5.12 Canonical correlation: multiple X’s

In some cases, interest lies in finding axes through the cloud of points so as to maximise correlation with not just one X variable, but with linear combinations of multiple X variables simultaneously. In such cases, neither of these two sets of variables (i.e. the PCO’s arising from the resemblance matrix, on the one hand, and the X variables, on the other) have a specific role in the analysis – neither set is considered to be either predictors or responses. Rather, when there are several X variables, CAP can be conceptually described as sphericising both sets of variables, and then rotating them simultaneously against one another in order to find axes with maximum inter-correlations between these two sets.

As the agenda here is neither to explain nor predict one set using the other set, canonical correlation analysis with multiple X variables is a method for simply exploring relationships between two sets of variables. As such, its utility is perhaps rather limited for ecological applications, but certainly can be useful for generating hypotheses.
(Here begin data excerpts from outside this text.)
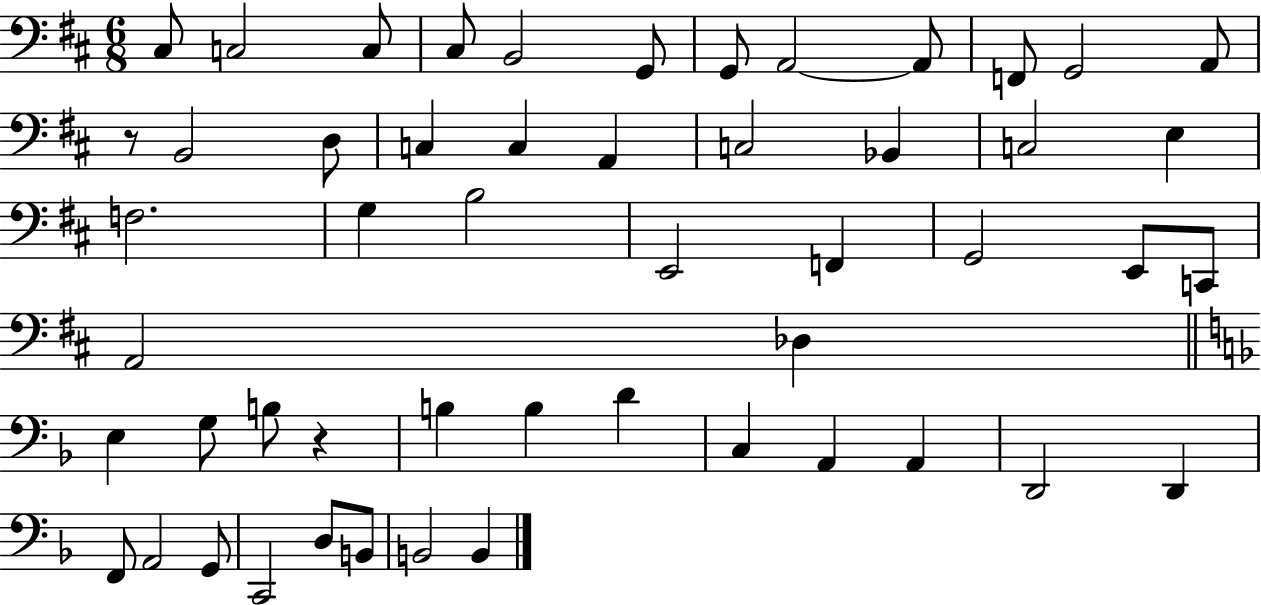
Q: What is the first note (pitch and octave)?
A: C#3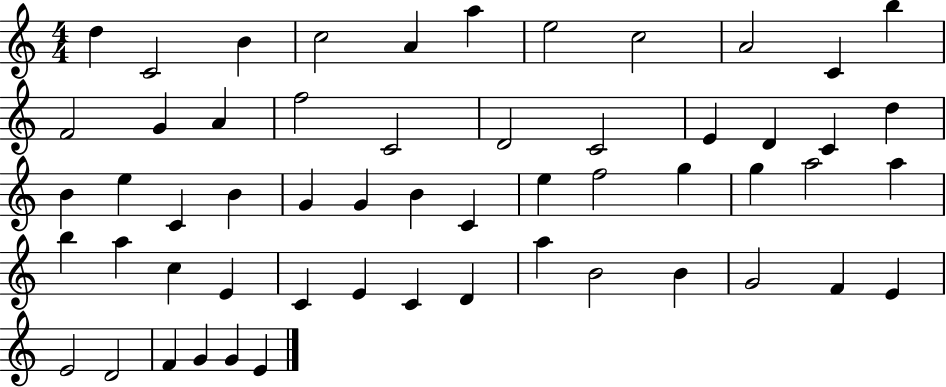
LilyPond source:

{
  \clef treble
  \numericTimeSignature
  \time 4/4
  \key c \major
  d''4 c'2 b'4 | c''2 a'4 a''4 | e''2 c''2 | a'2 c'4 b''4 | \break f'2 g'4 a'4 | f''2 c'2 | d'2 c'2 | e'4 d'4 c'4 d''4 | \break b'4 e''4 c'4 b'4 | g'4 g'4 b'4 c'4 | e''4 f''2 g''4 | g''4 a''2 a''4 | \break b''4 a''4 c''4 e'4 | c'4 e'4 c'4 d'4 | a''4 b'2 b'4 | g'2 f'4 e'4 | \break e'2 d'2 | f'4 g'4 g'4 e'4 | \bar "|."
}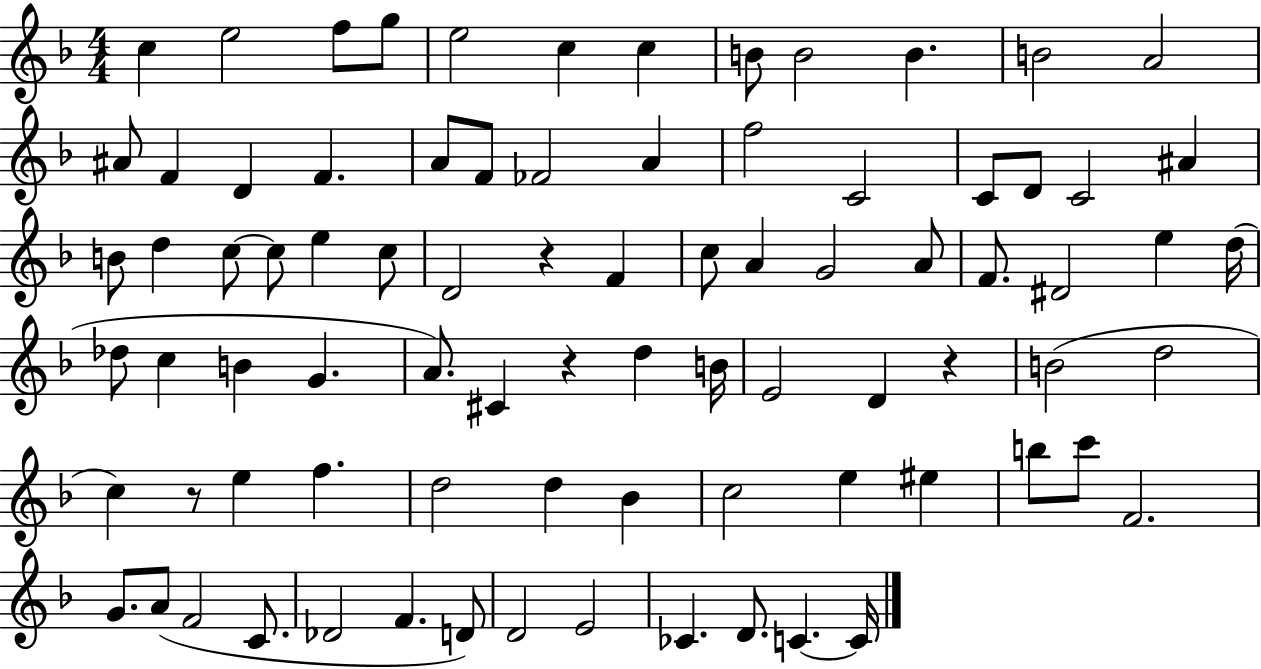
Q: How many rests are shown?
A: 4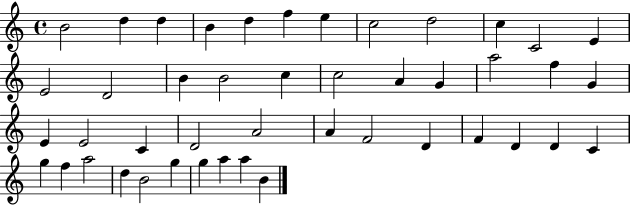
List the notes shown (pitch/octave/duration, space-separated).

B4/h D5/q D5/q B4/q D5/q F5/q E5/q C5/h D5/h C5/q C4/h E4/q E4/h D4/h B4/q B4/h C5/q C5/h A4/q G4/q A5/h F5/q G4/q E4/q E4/h C4/q D4/h A4/h A4/q F4/h D4/q F4/q D4/q D4/q C4/q G5/q F5/q A5/h D5/q B4/h G5/q G5/q A5/q A5/q B4/q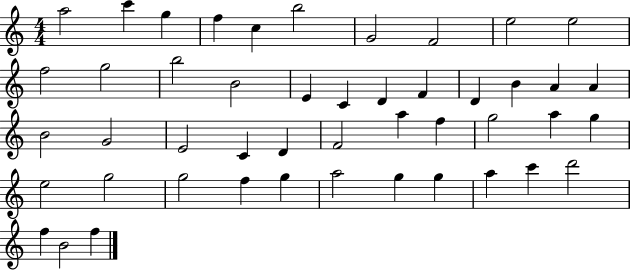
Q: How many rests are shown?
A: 0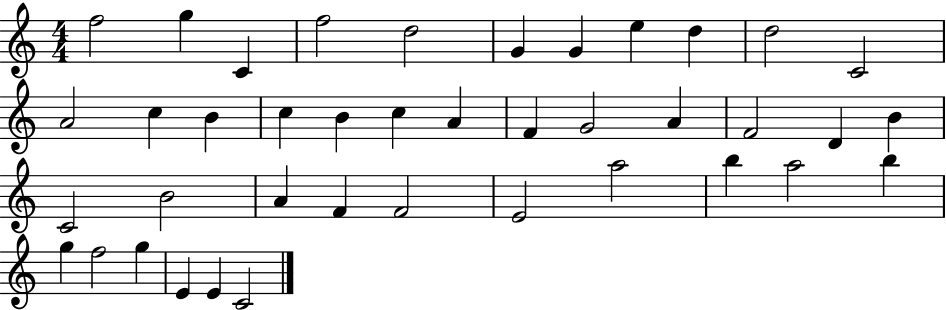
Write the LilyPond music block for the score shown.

{
  \clef treble
  \numericTimeSignature
  \time 4/4
  \key c \major
  f''2 g''4 c'4 | f''2 d''2 | g'4 g'4 e''4 d''4 | d''2 c'2 | \break a'2 c''4 b'4 | c''4 b'4 c''4 a'4 | f'4 g'2 a'4 | f'2 d'4 b'4 | \break c'2 b'2 | a'4 f'4 f'2 | e'2 a''2 | b''4 a''2 b''4 | \break g''4 f''2 g''4 | e'4 e'4 c'2 | \bar "|."
}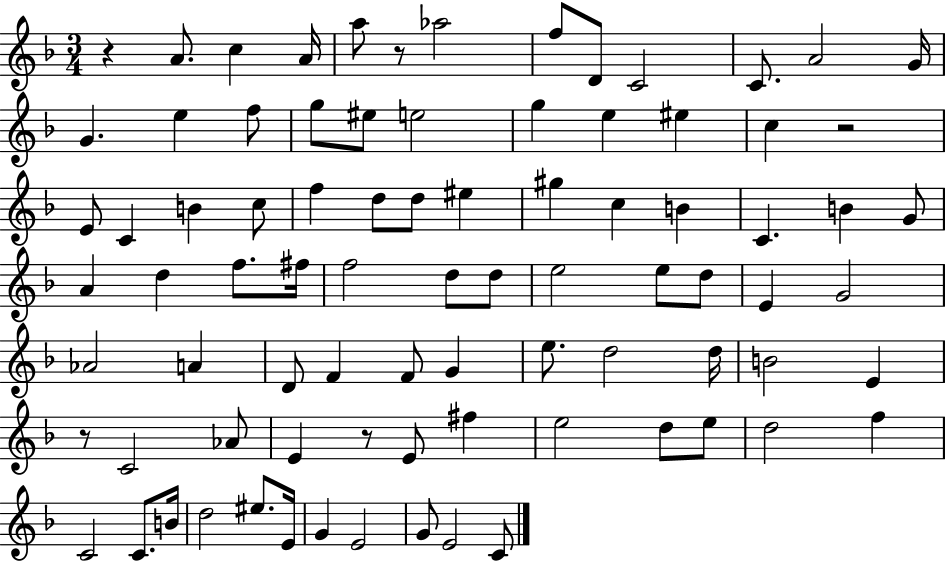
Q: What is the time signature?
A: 3/4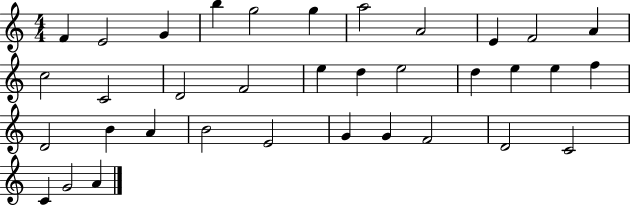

CAP does canonical correlation between the PCO axes Q$_ m$ (N × m) and X (N × q), where m is generally chosen so as to minimise the leave-one-out residual sum of squares (see the section on Diagnostics), and the number of canonical axes generated will be min(m, q, (N – 1)). If p < (N – 1) and the measure being used is Euclidean embeddable (e.g., see the section on Negative eigenvalues in chapter 3 herein and Gower & Legendre (1986) regarding the geometric properties of dissimilarity measures), then it makes sense to manually set m = p in the CAP dialog a priori, as the dimensionality of PCO’s in such cases is known to be equal to p.

Note also that, as CAP will search for linear combinations of X variables that are maximally correlated with the PCO’s, it therefore makes sense to spend a little time examining the distributions of the X variables first (just as in dbRDA) to ensure that they have reasonably symmetric distributions and even scatter (using a draftsman plot for example), to transform them if necessary and also to consider eliminating redundant (very highly correlated) variables. The two sets of variables are treated symmetrically here, so CAP also simultaneously searches for linear combinations for the PCO’s that are maximally correlated with the X variables. Thus, one might also consider examining the distributions of the PCO’s (in scatterplot ordinations or a draftsman plot), to ensure that they, too, have fairly even scatter (although certainly no formal assumptions in this regard are brought to bear on the analysis).